As we shall see later, there are often many hidden motivations behind
orthorexia. But on the surface, at least, this eating disorder often
begins innocently, as a desire to overcome chronic illness, lose weight,
to improve general health, or to correct the many bad habits of the
American diet. However, because it requires considerable willpower to
adopt a diet that differs enormously from the food habits of one’s
culture, few can make the transition gracefully. Most of us resort to an
iron self-discipline, often enhanced by a lofty feeling of superiority
toward those who continue to eat a normal diet.
Over time, what to eat, how much, and the consequences of dietary
indiscretion come to occupy a greater and greater proportion of our mental
life. The effortful act of eating the right food may even begin to invoke
a sense of spirituality. As orthorexia progresses, a day filled with wheat
grass juice, tofu, and quinoa biscuits may come to feel as holy as one
spent serving the destitute and homeless. On the other hand, when
orthorexics fall off the path (which, according to the pertinent theory,
may consist of anything from ingesting a single illegal raisin to
devouring three quarts of Ben and Jerry’s ice cream and a Big Mac), we
experience it as a fall from grace. The only remedy is an act of
penitence, which usually involves ever stricter diets or even fasting to
cleanse away the influence of unhealthy foods.
This obsession seems silly to someone not so possessed. I’ve heard it
called “kitchen spirituality,” “cuisine dysfunction,” and “food worship.”
But within the orthorexic there is a grim sense of self-righteousness that
begins to consume all other sources of joy and meaning. An orthorexic will
lose all pleasure at her child’s birthday party because she has eaten a
spoonful of ice cream along with the children; she will beat herself up
for days over a slice of broccoli that was eaten cooked rather than raw.

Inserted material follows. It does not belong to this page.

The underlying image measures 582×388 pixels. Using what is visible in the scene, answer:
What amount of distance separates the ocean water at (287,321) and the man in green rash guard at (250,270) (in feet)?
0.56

Eventually orthorexia reaches a point at which the orthorexic devotes most
of her life to planning, purchasing, preparing, and eating meals. If you
had a window into her inner life, you’d see little else but
self-condemnation for lapses, self-praise for success, strict self-control
to resist temptation, and conceited superiority over anyone who indulges
in impure dietary habits. The meaning of life has been displaced onto the
bare act of eating.
It is precisely this displacement that defines orthorexia as an eating
disorder. In this essential characteristic, orthorexia bears many
similarities to the two named eating disorders: anorexia and bulimia.

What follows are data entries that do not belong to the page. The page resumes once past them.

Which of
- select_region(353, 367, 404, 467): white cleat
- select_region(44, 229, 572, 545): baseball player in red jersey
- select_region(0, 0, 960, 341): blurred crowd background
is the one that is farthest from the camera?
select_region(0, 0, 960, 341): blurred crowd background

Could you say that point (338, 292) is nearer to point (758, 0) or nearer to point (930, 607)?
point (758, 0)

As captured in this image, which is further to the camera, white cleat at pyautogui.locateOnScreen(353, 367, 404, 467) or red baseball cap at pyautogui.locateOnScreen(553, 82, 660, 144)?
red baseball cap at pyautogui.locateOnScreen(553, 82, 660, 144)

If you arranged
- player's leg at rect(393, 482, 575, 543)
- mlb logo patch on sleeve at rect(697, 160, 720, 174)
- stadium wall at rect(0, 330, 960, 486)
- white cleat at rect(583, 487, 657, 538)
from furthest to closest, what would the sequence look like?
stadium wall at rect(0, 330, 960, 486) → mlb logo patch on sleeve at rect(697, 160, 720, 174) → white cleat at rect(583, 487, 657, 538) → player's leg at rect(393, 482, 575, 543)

Whereas the bulimic and anorexic focus on the quantity of food, the
orthorexic fixates on its quality. All three give to food a vastly
excessive place in the scheme of life.
Proponents of nutritional medicine appear to remain blissfully unaware of
the propensity for their theories to create an obsession. Indeed, popular
books on natural medicine seem to actively promote orthorexia in their
enthusiasm for sweeping dietary changes. No doubt, conventional medicine
has made the opposite mistake, tending (until recently) to ignore the
benefits of good diet. However, when healthy eating becomes a disease in
its own right, it is arguably worse than the health problems that began
the cycle of fixation.
MY OWN ESCAPE FROM ORTHOREXIA
I, too, passed through a phase of extreme dietary purity when I lived at
the commune. In those days when I wasn’t cooking, I managed the organic
farm. This gave me constant access to fresh, high-quality produce.

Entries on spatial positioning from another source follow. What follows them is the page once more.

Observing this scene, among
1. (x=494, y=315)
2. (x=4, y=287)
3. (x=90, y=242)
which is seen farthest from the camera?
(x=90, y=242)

Eventually I became such a snob that I disdained to eat any vegetable that
had been plucked from the ground more than fifteen minutes earlier. I was
a total vegetarian, chewed each mouthful of food fifty times, always ate
in a quiet place (which meant alone), and left my stomach partially empty
at the end of each meal.
After a year or so of this self-imposed regime, I felt light, clearheaded,
energetic, strong, and self-righteous. I regarded the wretched, debauched
souls in the larger world around the commune, downing their chocolate chip
cookies and fries, as mere animals reduced to satisfying gustatory lusts.
But I wasn’t complacent in my virtue. Feeling an obligation to enlighten
my weaker brethren, I continuously lectured friends and family on the
evils of refined, processed food and the dangers of pesticides and
artificial fertilizers.
For two years I pursued wellness through healthy eating. Gradually,
however, I began to sense that something was wrong. The need to obtain
food free of animal products, fat, and artificial chemicals put nearly all
social forms of eating out of reach. I began to sense that the poetry of
my life had diminished. All I could think about was food.
But even when I became aware that my scrabbling in the dirt after raw
vegetables and wild plants had become an obsession, I found it terribly
difficult to free myself. I had been seduced by righteous eating. The
center of my life’s meaning had been transferred inexorably to food, and I
could not reclaim it.
I was eventually saved from the doom of eternal health food
addiction through three fortuitous events. The first occurred when my
guru, who was guiding me in the way of lacto-ovo-vegetarianism and was
starting to tend toward fruitarianism, suddenly abandoned his quest. He
explained that he had received a sudden revelation. “It came to me last
night in a dream,” he said. “Rather than eat my sprouts alone, it would be
better for me to share a pizza with some friends.” I looked at him
dubiously, but I did not completely disregard his message.
The second event occurred when an elderly gentleman (whom I had been
visiting as a volunteer home health aide) offered me a piece of Kraft
Swiss cheese. Normally I wouldn’t have considered accepting. I did not eat
cheese, much less pasteurized, processed, and artificially flavored
cheese. Worse still, I happened to be sick with a head cold that day.
According to my belief system at that time, if I fasted, I would get over
the cold in a day. However, if I allowed great lumps of indigestible dairy
products to adhere to my innards, I would no doubt remain sick for a
week—if I did not go on to develop pneumonia.
But Mr. Davis was earnest and persistent in his expression of gratitude,
and he would have taken as a personal rebuke my refusal of the cheese.
Shaking with trepidation, I chewed the dread pro-
cessed product. To my great surprise, it seemed to have a healing
effect. My cold symptoms disappeared within an hour. It was as if my
acceptance of his gratitude healed me.
Nonetheless, even after this miracle I could not let go of my beliefs. I
actually quit visiting Mr. Davis to avoid further defiling myself. That I
would place food obsession over a human connection I truly valued filled
me with shame, and now, as I look back, was a clear sign I was drowning.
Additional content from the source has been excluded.